EXERCISE INSTRUCTIONS>
Copy the items from the line with "Out of the group" through the end of the items, adding 25 to every coordinate in the answers and leaving all other text unchanged.

DATA TO PROCESS>

==*==

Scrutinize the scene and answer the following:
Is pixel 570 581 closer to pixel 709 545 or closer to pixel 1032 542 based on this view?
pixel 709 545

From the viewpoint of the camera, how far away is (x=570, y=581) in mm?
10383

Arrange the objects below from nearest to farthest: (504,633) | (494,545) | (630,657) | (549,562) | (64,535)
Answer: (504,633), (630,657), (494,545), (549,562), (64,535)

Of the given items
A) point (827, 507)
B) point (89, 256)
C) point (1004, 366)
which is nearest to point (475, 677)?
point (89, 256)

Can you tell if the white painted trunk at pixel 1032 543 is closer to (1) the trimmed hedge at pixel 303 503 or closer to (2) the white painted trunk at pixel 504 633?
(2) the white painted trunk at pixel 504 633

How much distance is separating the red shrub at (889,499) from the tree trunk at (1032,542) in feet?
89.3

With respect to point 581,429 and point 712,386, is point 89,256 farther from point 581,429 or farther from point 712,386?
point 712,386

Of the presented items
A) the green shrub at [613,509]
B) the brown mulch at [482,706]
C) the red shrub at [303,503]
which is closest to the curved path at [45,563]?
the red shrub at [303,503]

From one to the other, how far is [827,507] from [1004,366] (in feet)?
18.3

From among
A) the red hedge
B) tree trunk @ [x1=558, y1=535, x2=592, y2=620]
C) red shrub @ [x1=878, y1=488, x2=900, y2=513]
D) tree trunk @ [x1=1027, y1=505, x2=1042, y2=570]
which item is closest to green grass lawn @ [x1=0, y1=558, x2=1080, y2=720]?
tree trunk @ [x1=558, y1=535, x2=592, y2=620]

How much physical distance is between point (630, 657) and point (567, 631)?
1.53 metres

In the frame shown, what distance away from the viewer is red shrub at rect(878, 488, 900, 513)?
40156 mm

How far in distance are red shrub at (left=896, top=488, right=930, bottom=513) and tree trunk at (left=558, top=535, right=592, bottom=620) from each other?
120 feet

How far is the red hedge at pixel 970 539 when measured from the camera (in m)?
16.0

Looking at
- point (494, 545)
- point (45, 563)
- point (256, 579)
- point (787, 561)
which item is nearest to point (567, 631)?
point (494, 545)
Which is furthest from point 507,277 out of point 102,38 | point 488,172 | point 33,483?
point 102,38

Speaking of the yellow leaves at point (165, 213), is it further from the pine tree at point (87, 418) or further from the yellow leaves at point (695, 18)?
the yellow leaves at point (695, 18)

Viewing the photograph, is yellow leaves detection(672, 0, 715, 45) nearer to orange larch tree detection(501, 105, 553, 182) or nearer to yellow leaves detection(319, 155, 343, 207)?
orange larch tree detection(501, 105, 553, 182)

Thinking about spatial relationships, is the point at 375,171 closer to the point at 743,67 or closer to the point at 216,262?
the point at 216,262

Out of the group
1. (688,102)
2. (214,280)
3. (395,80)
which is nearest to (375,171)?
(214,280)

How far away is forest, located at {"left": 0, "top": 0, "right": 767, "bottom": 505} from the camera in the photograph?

==*==

ANSWER TO THE TASK>
Out of the group
1. (688,102)
2. (214,280)
3. (395,80)
which is nearest to (375,171)?
(239,305)

How far away is forest, located at {"left": 0, "top": 0, "right": 767, "bottom": 505} from the camera in the photograph?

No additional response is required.